Paris
Société
Par Christophe Rigaud
Publié le 17/01/2020 à 15:38

Abandon d’EuropaCity : des élus demandent à l’État de reconsidérer sa décision

Deux mois et demi après l’annonce par l’Élysée de l’abandon d’EuropaCity, projet de mégacomplexe de commerces et loisirs, des élus du Val-d’Oise ont déposé un « recours gracieux » auprès du Premier ministre pour l’enjoindre de revenir sur cette décision.

Le département du Val-d’Oise, la municipalité de Gonesse ainsi que la Communauté d’agglomération Roissy Pays de France n’ont pas dit leur dernier mot. Après l’organisation d’une conférence de presse puis d’une réunion publique, les collectivités continuent de clamer leur mécontentement et l’illégitimité de cette décision. Dernière action en date : le dépôt conjoint d’un « recours gracieux » au Premier ministre Édouard Philippe afin qu’il reconsidère l’abandon d’EuropaCity, annoncé le 7 novembre dernier.

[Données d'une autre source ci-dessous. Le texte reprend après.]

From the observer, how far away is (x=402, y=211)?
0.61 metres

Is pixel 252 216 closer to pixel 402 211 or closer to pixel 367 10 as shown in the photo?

Un retour en arrière que les élus locaux savent peu probable.

Dans ce recours, les collectivités territoriales expliquent travailler depuis plus de 15 ans, « avec la Région Île-de-France et l’État, à construire un projet pour le Triangle de Gonesse et l’Est du Val d’Oise dont la qualité était connue et reconnue territoriales ». Ces dernières dénoncent une décision « illégale » prise sans « concertation sérieuse préalable » et entachée de « vices de procédures ». À travers ce document, les élus contestent les trois motifs avancés par l’État pour justifier sa décision à savoir « une conception datée de l’aménagement du territoire et à un certain modèle de consommation qui ne répond plus aux attentes de nos concitoyens », « l’augmentation du trafic automobile » qu’aurait généré le complexe, et une « artificialisation erronée de 80 ha de terres agricoles ». Par le biais de leur avocat, les élus rappellent « les répercussions sociales favorables du projet pour le territoire et l’attractivité de l’Île-de-France » qu’aurait engendré EuropaCity.

Ce projet qui devait voir le jour à l’horizon 2027 et porté par Ceetrus [filiale immobilière d’Auchan, ndlr]et le géant chinois Wanda, était notamment contesté par plusieurs associations environnementales.

Un autre recours en préparation

« Nous ne pouvons que dénoncer un excès de pouvoir de l’État recentralisateur. Cette action collective d’aujourd’hui est dictée par notre engagement quotidien pour les Valdoisiens et pour l’attractivité de notre territoire méprisé par l’État », tonne Marie-Christine Cavecchi, présidente (LR) du Conseil départemental du Val-d’Oise.

À compter du retour de l’État, les élus auront par la suite deux mois pour éventuellement porter leur contestation devant la justice en déposant un recours contentieux devant le tribunal administratif. 

En attendant, un second recours est en préparation, cette fois pour obtenir des compensations financières. « Nous sommes en train d’évaluer le manque à gagner de cette décision pour les collectivités », explique-t-on au cabinet du maire de Gonesse.

Depuis l’abandon du projet, une mission a été confiée à Francis Rol-Tanguy, ancien directeur de l’Atelier parisien d’urbanisme, afin de travailler à l’élaboration d’un projet alternatif.